Bu durum, resmi (de jure) ilhaka karşı çıkan eski İsrailli askeri yetkililerin korumak istediği avantajlı bir durumdur. Böyle bir grup, yani İsrail'in Güvenliği Komutanları, "zaten askeri ve sivil eylem özgürlüğünün tadını çıkardıkları yerin" ilhak edilmesinin hikmetini açıkça sorguluyorlar.

İsrail insan hakları grubu Btselem'in direktörü Hagai El-Ad “İsraillilerin başarılı bir şekilde ve sıfır maliyetle ilerlemeye devam etmeleri için ilhaka gerek yok, İsrail projesi zaten Filistinlilerin sırtında." diyerek bu duruma sert bir eleştiri getirmiştir.

İki Devlet Hikayesi

Yıllardır, "barış süreci" ifadesi hesap verilebilirlik çağrılarını susturmak için kullanıldı. Aslında bu ifade sadece İsrail’in Batı Şeria’daki sürekli olarak yaptığı fiili (de facto) genişlemesi için kullandıkları bir kalkandı.
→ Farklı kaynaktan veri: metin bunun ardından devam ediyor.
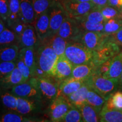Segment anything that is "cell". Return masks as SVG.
Returning <instances> with one entry per match:
<instances>
[{"instance_id": "obj_41", "label": "cell", "mask_w": 122, "mask_h": 122, "mask_svg": "<svg viewBox=\"0 0 122 122\" xmlns=\"http://www.w3.org/2000/svg\"><path fill=\"white\" fill-rule=\"evenodd\" d=\"M9 16V0H0V18L7 22Z\"/></svg>"}, {"instance_id": "obj_18", "label": "cell", "mask_w": 122, "mask_h": 122, "mask_svg": "<svg viewBox=\"0 0 122 122\" xmlns=\"http://www.w3.org/2000/svg\"><path fill=\"white\" fill-rule=\"evenodd\" d=\"M97 66L93 63L74 66L71 76L81 80H86L95 72Z\"/></svg>"}, {"instance_id": "obj_34", "label": "cell", "mask_w": 122, "mask_h": 122, "mask_svg": "<svg viewBox=\"0 0 122 122\" xmlns=\"http://www.w3.org/2000/svg\"><path fill=\"white\" fill-rule=\"evenodd\" d=\"M17 40V35L15 32L5 28L0 34V46L13 44Z\"/></svg>"}, {"instance_id": "obj_28", "label": "cell", "mask_w": 122, "mask_h": 122, "mask_svg": "<svg viewBox=\"0 0 122 122\" xmlns=\"http://www.w3.org/2000/svg\"><path fill=\"white\" fill-rule=\"evenodd\" d=\"M20 18L19 0H9V16L7 22L10 24L16 23Z\"/></svg>"}, {"instance_id": "obj_48", "label": "cell", "mask_w": 122, "mask_h": 122, "mask_svg": "<svg viewBox=\"0 0 122 122\" xmlns=\"http://www.w3.org/2000/svg\"><path fill=\"white\" fill-rule=\"evenodd\" d=\"M119 10H122V0H119Z\"/></svg>"}, {"instance_id": "obj_14", "label": "cell", "mask_w": 122, "mask_h": 122, "mask_svg": "<svg viewBox=\"0 0 122 122\" xmlns=\"http://www.w3.org/2000/svg\"><path fill=\"white\" fill-rule=\"evenodd\" d=\"M85 80H77L72 76L64 79L59 87L58 95L67 97L70 94L78 90L85 83Z\"/></svg>"}, {"instance_id": "obj_37", "label": "cell", "mask_w": 122, "mask_h": 122, "mask_svg": "<svg viewBox=\"0 0 122 122\" xmlns=\"http://www.w3.org/2000/svg\"><path fill=\"white\" fill-rule=\"evenodd\" d=\"M62 122H81L83 121V118L80 109L72 106L66 114Z\"/></svg>"}, {"instance_id": "obj_43", "label": "cell", "mask_w": 122, "mask_h": 122, "mask_svg": "<svg viewBox=\"0 0 122 122\" xmlns=\"http://www.w3.org/2000/svg\"><path fill=\"white\" fill-rule=\"evenodd\" d=\"M91 2L94 5L95 8L100 9L109 5L108 0H91Z\"/></svg>"}, {"instance_id": "obj_25", "label": "cell", "mask_w": 122, "mask_h": 122, "mask_svg": "<svg viewBox=\"0 0 122 122\" xmlns=\"http://www.w3.org/2000/svg\"><path fill=\"white\" fill-rule=\"evenodd\" d=\"M106 101V100L103 97L93 89L91 88L89 90L86 97V103L93 107L100 114Z\"/></svg>"}, {"instance_id": "obj_47", "label": "cell", "mask_w": 122, "mask_h": 122, "mask_svg": "<svg viewBox=\"0 0 122 122\" xmlns=\"http://www.w3.org/2000/svg\"><path fill=\"white\" fill-rule=\"evenodd\" d=\"M67 1H74V2H91V0H67Z\"/></svg>"}, {"instance_id": "obj_17", "label": "cell", "mask_w": 122, "mask_h": 122, "mask_svg": "<svg viewBox=\"0 0 122 122\" xmlns=\"http://www.w3.org/2000/svg\"><path fill=\"white\" fill-rule=\"evenodd\" d=\"M91 87L85 80V83L78 90L67 97L68 100L73 106L78 109L86 103V97Z\"/></svg>"}, {"instance_id": "obj_20", "label": "cell", "mask_w": 122, "mask_h": 122, "mask_svg": "<svg viewBox=\"0 0 122 122\" xmlns=\"http://www.w3.org/2000/svg\"><path fill=\"white\" fill-rule=\"evenodd\" d=\"M24 82L25 81L22 74L16 67L8 75L0 80V86L5 89H9Z\"/></svg>"}, {"instance_id": "obj_4", "label": "cell", "mask_w": 122, "mask_h": 122, "mask_svg": "<svg viewBox=\"0 0 122 122\" xmlns=\"http://www.w3.org/2000/svg\"><path fill=\"white\" fill-rule=\"evenodd\" d=\"M93 63L98 66L119 54L120 52V46L114 41L110 35H106L99 48L93 50Z\"/></svg>"}, {"instance_id": "obj_32", "label": "cell", "mask_w": 122, "mask_h": 122, "mask_svg": "<svg viewBox=\"0 0 122 122\" xmlns=\"http://www.w3.org/2000/svg\"><path fill=\"white\" fill-rule=\"evenodd\" d=\"M1 101L6 108L10 110L16 111L18 97L13 93L5 92L1 95Z\"/></svg>"}, {"instance_id": "obj_9", "label": "cell", "mask_w": 122, "mask_h": 122, "mask_svg": "<svg viewBox=\"0 0 122 122\" xmlns=\"http://www.w3.org/2000/svg\"><path fill=\"white\" fill-rule=\"evenodd\" d=\"M81 30L75 19L67 16L61 24L57 34L66 40H76L80 37Z\"/></svg>"}, {"instance_id": "obj_40", "label": "cell", "mask_w": 122, "mask_h": 122, "mask_svg": "<svg viewBox=\"0 0 122 122\" xmlns=\"http://www.w3.org/2000/svg\"><path fill=\"white\" fill-rule=\"evenodd\" d=\"M16 61V62H16V67L22 74L25 81H27L30 77H32L30 68L24 63L23 61L20 57H18V58Z\"/></svg>"}, {"instance_id": "obj_42", "label": "cell", "mask_w": 122, "mask_h": 122, "mask_svg": "<svg viewBox=\"0 0 122 122\" xmlns=\"http://www.w3.org/2000/svg\"><path fill=\"white\" fill-rule=\"evenodd\" d=\"M111 38L120 46H122V28L114 34L110 35Z\"/></svg>"}, {"instance_id": "obj_6", "label": "cell", "mask_w": 122, "mask_h": 122, "mask_svg": "<svg viewBox=\"0 0 122 122\" xmlns=\"http://www.w3.org/2000/svg\"><path fill=\"white\" fill-rule=\"evenodd\" d=\"M63 6L67 15L73 19H78L85 16L95 8L92 2H74V1H64Z\"/></svg>"}, {"instance_id": "obj_24", "label": "cell", "mask_w": 122, "mask_h": 122, "mask_svg": "<svg viewBox=\"0 0 122 122\" xmlns=\"http://www.w3.org/2000/svg\"><path fill=\"white\" fill-rule=\"evenodd\" d=\"M80 110L82 115L83 121L84 122H100V113L96 111L93 107L85 103L80 108Z\"/></svg>"}, {"instance_id": "obj_27", "label": "cell", "mask_w": 122, "mask_h": 122, "mask_svg": "<svg viewBox=\"0 0 122 122\" xmlns=\"http://www.w3.org/2000/svg\"><path fill=\"white\" fill-rule=\"evenodd\" d=\"M77 21L79 27L81 30L84 31L97 32H103L104 29V24L102 23H93L83 19H75Z\"/></svg>"}, {"instance_id": "obj_3", "label": "cell", "mask_w": 122, "mask_h": 122, "mask_svg": "<svg viewBox=\"0 0 122 122\" xmlns=\"http://www.w3.org/2000/svg\"><path fill=\"white\" fill-rule=\"evenodd\" d=\"M65 56L73 65L76 66L93 63L94 52L81 42H70L66 49Z\"/></svg>"}, {"instance_id": "obj_1", "label": "cell", "mask_w": 122, "mask_h": 122, "mask_svg": "<svg viewBox=\"0 0 122 122\" xmlns=\"http://www.w3.org/2000/svg\"><path fill=\"white\" fill-rule=\"evenodd\" d=\"M58 58L49 44L39 48L36 55V63L44 76L56 77V66Z\"/></svg>"}, {"instance_id": "obj_23", "label": "cell", "mask_w": 122, "mask_h": 122, "mask_svg": "<svg viewBox=\"0 0 122 122\" xmlns=\"http://www.w3.org/2000/svg\"><path fill=\"white\" fill-rule=\"evenodd\" d=\"M100 116L101 122H122V110L108 109L103 106Z\"/></svg>"}, {"instance_id": "obj_7", "label": "cell", "mask_w": 122, "mask_h": 122, "mask_svg": "<svg viewBox=\"0 0 122 122\" xmlns=\"http://www.w3.org/2000/svg\"><path fill=\"white\" fill-rule=\"evenodd\" d=\"M11 92L18 97L25 98H37L41 96L36 83V77L30 79L28 82L15 85L12 88Z\"/></svg>"}, {"instance_id": "obj_10", "label": "cell", "mask_w": 122, "mask_h": 122, "mask_svg": "<svg viewBox=\"0 0 122 122\" xmlns=\"http://www.w3.org/2000/svg\"><path fill=\"white\" fill-rule=\"evenodd\" d=\"M36 83L41 95L49 100L53 101L58 96L59 88L48 77L40 76L36 77Z\"/></svg>"}, {"instance_id": "obj_15", "label": "cell", "mask_w": 122, "mask_h": 122, "mask_svg": "<svg viewBox=\"0 0 122 122\" xmlns=\"http://www.w3.org/2000/svg\"><path fill=\"white\" fill-rule=\"evenodd\" d=\"M19 57L30 68L32 77L37 75V65L33 47H23L19 50Z\"/></svg>"}, {"instance_id": "obj_21", "label": "cell", "mask_w": 122, "mask_h": 122, "mask_svg": "<svg viewBox=\"0 0 122 122\" xmlns=\"http://www.w3.org/2000/svg\"><path fill=\"white\" fill-rule=\"evenodd\" d=\"M19 54V48L16 44L0 46V62H16Z\"/></svg>"}, {"instance_id": "obj_26", "label": "cell", "mask_w": 122, "mask_h": 122, "mask_svg": "<svg viewBox=\"0 0 122 122\" xmlns=\"http://www.w3.org/2000/svg\"><path fill=\"white\" fill-rule=\"evenodd\" d=\"M49 44L58 57L65 55L66 49L68 44L67 40L63 39L56 33L53 35Z\"/></svg>"}, {"instance_id": "obj_36", "label": "cell", "mask_w": 122, "mask_h": 122, "mask_svg": "<svg viewBox=\"0 0 122 122\" xmlns=\"http://www.w3.org/2000/svg\"><path fill=\"white\" fill-rule=\"evenodd\" d=\"M36 20L41 14L48 10L51 5V0H32Z\"/></svg>"}, {"instance_id": "obj_39", "label": "cell", "mask_w": 122, "mask_h": 122, "mask_svg": "<svg viewBox=\"0 0 122 122\" xmlns=\"http://www.w3.org/2000/svg\"><path fill=\"white\" fill-rule=\"evenodd\" d=\"M16 67L15 62H0V80L8 75Z\"/></svg>"}, {"instance_id": "obj_49", "label": "cell", "mask_w": 122, "mask_h": 122, "mask_svg": "<svg viewBox=\"0 0 122 122\" xmlns=\"http://www.w3.org/2000/svg\"><path fill=\"white\" fill-rule=\"evenodd\" d=\"M120 18L122 19V10H120Z\"/></svg>"}, {"instance_id": "obj_35", "label": "cell", "mask_w": 122, "mask_h": 122, "mask_svg": "<svg viewBox=\"0 0 122 122\" xmlns=\"http://www.w3.org/2000/svg\"><path fill=\"white\" fill-rule=\"evenodd\" d=\"M79 19L87 20L88 21L93 23H105L107 21L102 14L101 10L97 8H94L83 17L76 19Z\"/></svg>"}, {"instance_id": "obj_31", "label": "cell", "mask_w": 122, "mask_h": 122, "mask_svg": "<svg viewBox=\"0 0 122 122\" xmlns=\"http://www.w3.org/2000/svg\"><path fill=\"white\" fill-rule=\"evenodd\" d=\"M35 104L32 100L29 98L18 97V104L16 111L18 113L25 115L34 110Z\"/></svg>"}, {"instance_id": "obj_50", "label": "cell", "mask_w": 122, "mask_h": 122, "mask_svg": "<svg viewBox=\"0 0 122 122\" xmlns=\"http://www.w3.org/2000/svg\"><path fill=\"white\" fill-rule=\"evenodd\" d=\"M121 46V48H120V51H122V46Z\"/></svg>"}, {"instance_id": "obj_16", "label": "cell", "mask_w": 122, "mask_h": 122, "mask_svg": "<svg viewBox=\"0 0 122 122\" xmlns=\"http://www.w3.org/2000/svg\"><path fill=\"white\" fill-rule=\"evenodd\" d=\"M36 30L30 24L25 25L20 33L19 41L22 48L34 47L37 44V37Z\"/></svg>"}, {"instance_id": "obj_2", "label": "cell", "mask_w": 122, "mask_h": 122, "mask_svg": "<svg viewBox=\"0 0 122 122\" xmlns=\"http://www.w3.org/2000/svg\"><path fill=\"white\" fill-rule=\"evenodd\" d=\"M86 81L91 89L98 93L106 100L118 91L119 79L107 78L94 72Z\"/></svg>"}, {"instance_id": "obj_33", "label": "cell", "mask_w": 122, "mask_h": 122, "mask_svg": "<svg viewBox=\"0 0 122 122\" xmlns=\"http://www.w3.org/2000/svg\"><path fill=\"white\" fill-rule=\"evenodd\" d=\"M35 119L28 118L24 117L22 114H16L14 112H7L2 115L0 118L1 122H34Z\"/></svg>"}, {"instance_id": "obj_5", "label": "cell", "mask_w": 122, "mask_h": 122, "mask_svg": "<svg viewBox=\"0 0 122 122\" xmlns=\"http://www.w3.org/2000/svg\"><path fill=\"white\" fill-rule=\"evenodd\" d=\"M72 106L66 97L58 95L52 101L50 105V119L52 122H62L66 114Z\"/></svg>"}, {"instance_id": "obj_46", "label": "cell", "mask_w": 122, "mask_h": 122, "mask_svg": "<svg viewBox=\"0 0 122 122\" xmlns=\"http://www.w3.org/2000/svg\"><path fill=\"white\" fill-rule=\"evenodd\" d=\"M118 91L122 92V72L119 78V87Z\"/></svg>"}, {"instance_id": "obj_30", "label": "cell", "mask_w": 122, "mask_h": 122, "mask_svg": "<svg viewBox=\"0 0 122 122\" xmlns=\"http://www.w3.org/2000/svg\"><path fill=\"white\" fill-rule=\"evenodd\" d=\"M103 106L108 109L122 110V92L117 91L114 93L112 95L106 100Z\"/></svg>"}, {"instance_id": "obj_13", "label": "cell", "mask_w": 122, "mask_h": 122, "mask_svg": "<svg viewBox=\"0 0 122 122\" xmlns=\"http://www.w3.org/2000/svg\"><path fill=\"white\" fill-rule=\"evenodd\" d=\"M20 19L24 24H33L36 22V14L32 0H19Z\"/></svg>"}, {"instance_id": "obj_12", "label": "cell", "mask_w": 122, "mask_h": 122, "mask_svg": "<svg viewBox=\"0 0 122 122\" xmlns=\"http://www.w3.org/2000/svg\"><path fill=\"white\" fill-rule=\"evenodd\" d=\"M35 28L40 40L43 41L50 35L49 13L48 10L38 16L35 24Z\"/></svg>"}, {"instance_id": "obj_44", "label": "cell", "mask_w": 122, "mask_h": 122, "mask_svg": "<svg viewBox=\"0 0 122 122\" xmlns=\"http://www.w3.org/2000/svg\"><path fill=\"white\" fill-rule=\"evenodd\" d=\"M108 2H109V6L115 7V8L119 9V0H108Z\"/></svg>"}, {"instance_id": "obj_8", "label": "cell", "mask_w": 122, "mask_h": 122, "mask_svg": "<svg viewBox=\"0 0 122 122\" xmlns=\"http://www.w3.org/2000/svg\"><path fill=\"white\" fill-rule=\"evenodd\" d=\"M49 12L50 35L57 33L61 24L67 15L63 6L58 2H55L50 6Z\"/></svg>"}, {"instance_id": "obj_11", "label": "cell", "mask_w": 122, "mask_h": 122, "mask_svg": "<svg viewBox=\"0 0 122 122\" xmlns=\"http://www.w3.org/2000/svg\"><path fill=\"white\" fill-rule=\"evenodd\" d=\"M106 36V35L103 32L84 31L79 39H80L81 43L86 48L92 50H95L99 48Z\"/></svg>"}, {"instance_id": "obj_29", "label": "cell", "mask_w": 122, "mask_h": 122, "mask_svg": "<svg viewBox=\"0 0 122 122\" xmlns=\"http://www.w3.org/2000/svg\"><path fill=\"white\" fill-rule=\"evenodd\" d=\"M122 28V19L115 18L109 19L105 23L103 33L107 35L114 34Z\"/></svg>"}, {"instance_id": "obj_22", "label": "cell", "mask_w": 122, "mask_h": 122, "mask_svg": "<svg viewBox=\"0 0 122 122\" xmlns=\"http://www.w3.org/2000/svg\"><path fill=\"white\" fill-rule=\"evenodd\" d=\"M122 72V52L112 58L109 70L105 77L119 79Z\"/></svg>"}, {"instance_id": "obj_45", "label": "cell", "mask_w": 122, "mask_h": 122, "mask_svg": "<svg viewBox=\"0 0 122 122\" xmlns=\"http://www.w3.org/2000/svg\"><path fill=\"white\" fill-rule=\"evenodd\" d=\"M5 26L4 21L0 18V34L5 30Z\"/></svg>"}, {"instance_id": "obj_38", "label": "cell", "mask_w": 122, "mask_h": 122, "mask_svg": "<svg viewBox=\"0 0 122 122\" xmlns=\"http://www.w3.org/2000/svg\"><path fill=\"white\" fill-rule=\"evenodd\" d=\"M101 11L106 20L115 18H120V10H117L115 7L111 6H106L100 9Z\"/></svg>"}, {"instance_id": "obj_19", "label": "cell", "mask_w": 122, "mask_h": 122, "mask_svg": "<svg viewBox=\"0 0 122 122\" xmlns=\"http://www.w3.org/2000/svg\"><path fill=\"white\" fill-rule=\"evenodd\" d=\"M74 65L65 55L58 58L56 66V76L59 80L66 79L71 76Z\"/></svg>"}]
</instances>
Şu anda, “iki devletli bir çözümü korumak”, resmi (de jure) ilhaktan daha az bir şeyin büyük bir rahatlama ile karşılanmasını sağlayan boş bir hikaye olabilir. Şimdiye kadar, resmi olmanın maliyeti olmadan İsrail yerleşimleri genişletti, Filistin topraklarını parçaladı ve tüm ilhakın sonuçlarının tadını bedelsiz olarak çıkardı.

Ufak bir hileyle veya "mütevazı" olarak yapılan ilhak, birçok kişinin kısmi tedbirleri memnuniyetle karşılamaya, haklı göstermeye ve önemsizleştirmeye hazır olması gibi, ilave bir risk taşır.

İkisi de Dışişleri Bakanlığı danışmanı olan David Makovsky ve DennisRoss, Netanyahu'ya “belirlenmiş blok alanlarının ilhak edilmesinin” yerine  “tüm yerleşim yerlerini” ilhak etmekten kaçınmasını  tavsiye etti. Zira “belirlenmiş blok alanlarının ilhakı” iki devlet kapısının kapanmamasını sağlayacaktı.

Filistin haklarına veya uluslararası hukuka çok da bağlı olmayanlar için, görünüşte affedilemez görünen tek İsrail ihlali, nihayetinde asla varılamayan bir ufuk olan iki devlet ufkunu yok etmesidir.

İhtiyaç duyulan şey, İsrail'in sorumlu tutulabileceği (veya tutulamayacağı) başka bir eşik ya da “iki devletli bir çözümün” imkânsız sayılacağı başka bir gösterge değil. (Sanki İsrail'in Filistin topraklarındaki yarım asırlık işgali yeterince kanıt değilmiş gibi.)

İsrail, uluslararası hukuk ve insan haklarına yönelik ciddi ihlallerine ve ırkçı politikalarına, uluslararası hesap verebilirlik eksikliği nedeniyle büyük ölçüde devam etti.